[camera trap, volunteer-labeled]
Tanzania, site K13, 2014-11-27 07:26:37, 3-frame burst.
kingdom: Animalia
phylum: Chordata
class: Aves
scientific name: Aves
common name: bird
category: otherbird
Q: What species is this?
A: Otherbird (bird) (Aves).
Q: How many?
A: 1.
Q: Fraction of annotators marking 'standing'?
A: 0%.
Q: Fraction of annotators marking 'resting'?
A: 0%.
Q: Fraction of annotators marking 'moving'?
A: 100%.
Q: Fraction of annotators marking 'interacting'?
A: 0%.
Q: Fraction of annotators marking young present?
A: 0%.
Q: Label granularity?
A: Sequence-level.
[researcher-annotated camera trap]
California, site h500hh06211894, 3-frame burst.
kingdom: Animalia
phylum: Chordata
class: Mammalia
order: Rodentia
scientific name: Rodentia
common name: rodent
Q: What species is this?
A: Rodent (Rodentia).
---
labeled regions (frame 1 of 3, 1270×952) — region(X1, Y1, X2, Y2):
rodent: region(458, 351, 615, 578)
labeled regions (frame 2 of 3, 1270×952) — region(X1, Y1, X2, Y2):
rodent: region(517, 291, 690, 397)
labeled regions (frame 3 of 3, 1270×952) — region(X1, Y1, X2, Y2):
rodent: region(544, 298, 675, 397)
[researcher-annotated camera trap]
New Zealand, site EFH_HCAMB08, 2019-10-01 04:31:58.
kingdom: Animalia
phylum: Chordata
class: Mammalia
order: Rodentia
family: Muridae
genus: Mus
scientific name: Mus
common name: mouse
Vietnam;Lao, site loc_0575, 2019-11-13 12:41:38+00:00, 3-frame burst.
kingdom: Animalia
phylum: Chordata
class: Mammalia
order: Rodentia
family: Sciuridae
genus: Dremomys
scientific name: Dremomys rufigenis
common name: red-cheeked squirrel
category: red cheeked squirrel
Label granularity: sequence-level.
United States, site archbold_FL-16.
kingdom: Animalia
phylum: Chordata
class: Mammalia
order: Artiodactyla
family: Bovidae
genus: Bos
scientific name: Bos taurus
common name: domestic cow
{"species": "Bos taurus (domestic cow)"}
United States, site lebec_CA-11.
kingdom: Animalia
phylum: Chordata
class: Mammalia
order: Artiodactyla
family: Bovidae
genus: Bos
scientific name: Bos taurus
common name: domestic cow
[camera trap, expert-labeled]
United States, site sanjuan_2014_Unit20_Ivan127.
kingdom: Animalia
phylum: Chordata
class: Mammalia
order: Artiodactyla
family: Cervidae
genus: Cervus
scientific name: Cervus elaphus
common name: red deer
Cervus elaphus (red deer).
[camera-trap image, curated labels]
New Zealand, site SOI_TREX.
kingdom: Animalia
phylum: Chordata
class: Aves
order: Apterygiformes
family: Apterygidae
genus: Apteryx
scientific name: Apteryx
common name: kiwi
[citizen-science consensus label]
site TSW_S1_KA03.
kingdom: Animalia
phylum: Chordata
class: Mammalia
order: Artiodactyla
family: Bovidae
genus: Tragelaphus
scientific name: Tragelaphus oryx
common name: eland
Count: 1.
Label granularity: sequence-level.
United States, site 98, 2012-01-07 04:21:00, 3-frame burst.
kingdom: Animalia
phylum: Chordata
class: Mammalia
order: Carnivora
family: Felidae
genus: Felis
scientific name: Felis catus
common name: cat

- Work order
Each record shown above must be reproduced exactly.

- Solved problem
[camera trap, volunteer-labeled]
Tanzania, site K13, 2014-11-27 07:26:37, 3-frame burst.
kingdom: Animalia
phylum: Chordata
class: Aves
scientific name: Aves
common name: bird
category: otherbird
Q: What species is this?
A: Otherbird (bird) (Aves).
Q: How many?
A: 1.
Q: Fraction of annotators marking 'standing'?
A: 0%.
Q: Fraction of annotators marking 'resting'?
A: 0%.
Q: Fraction of annotators marking 'moving'?
A: 100%.
Q: Fraction of annotators marking 'interacting'?
A: 0%.
Q: Fraction of annotators marking young present?
A: 0%.
Q: Label granularity?
A: Sequence-level.
[researcher-annotated camera trap]
California, site h500hh06211894, 3-frame burst.
kingdom: Animalia
phylum: Chordata
class: Mammalia
order: Rodentia
scientific name: Rodentia
common name: rodent
Q: What species is this?
A: Rodent (Rodentia).
---
labeled regions (frame 1 of 3, 1270×952) — region(X1, Y1, X2, Y2):
rodent: region(458, 351, 615, 578)
labeled regions (frame 2 of 3, 1270×952) — region(X1, Y1, X2, Y2):
rodent: region(517, 291, 690, 397)
labeled regions (frame 3 of 3, 1270×952) — region(X1, Y1, X2, Y2):
rodent: region(544, 298, 675, 397)
[researcher-annotated camera trap]
New Zealand, site EFH_HCAMB08, 2019-10-01 04:31:58.
kingdom: Animalia
phylum: Chordata
class: Mammalia
order: Rodentia
family: Muridae
genus: Mus
scientific name: Mus
common name: mouse
Vietnam;Lao, site loc_0575, 2019-11-13 12:41:38+00:00, 3-frame burst.
kingdom: Animalia
phylum: Chordata
class: Mammalia
order: Rodentia
family: Sciuridae
genus: Dremomys
scientific name: Dremomys rufigenis
common name: red-cheeked squirrel
category: red cheeked squirrel
Label granularity: sequence-level.
United States, site archbold_FL-16.
kingdom: Animalia
phylum: Chordata
class: Mammalia
order: Artiodactyla
family: Bovidae
genus: Bos
scientific name: Bos taurus
common name: domestic cow
{"species": "Bos taurus (domestic cow)"}
United States, site lebec_CA-11.
kingdom: Animalia
phylum: Chordata
class: Mammalia
order: Artiodactyla
family: Bovidae
genus: Bos
scientific name: Bos taurus
common name: domestic cow
[camera trap, expert-labeled]
United States, site sanjuan_2014_Unit20_Ivan127.
kingdom: Animalia
phylum: Chordata
class: Mammalia
order: Artiodactyla
family: Cervidae
genus: Cervus
scientific name: Cervus elaphus
common name: red deer
Cervus elaphus (red deer).
[camera-trap image, curated labels]
New Zealand, site SOI_TREX.
kingdom: Animalia
phylum: Chordata
class: Aves
order: Apterygiformes
family: Apterygidae
genus: Apteryx
scientific name: Apteryx
common name: kiwi
[citizen-science consensus label]
site TSW_S1_KA03.
kingdom: Animalia
phylum: Chordata
class: Mammalia
order: Artiodactyla
family: Bovidae
genus: Tragelaphus
scientific name: Tragelaphus oryx
common name: eland
Count: 1.
Label granularity: sequence-level.
United States, site 98, 2012-01-07 04:21:00, 3-frame burst.
kingdom: Animalia
phylum: Chordata
class: Mammalia
order: Carnivora
family: Felidae
genus: Felis
scientific name: Felis catus
common name: cat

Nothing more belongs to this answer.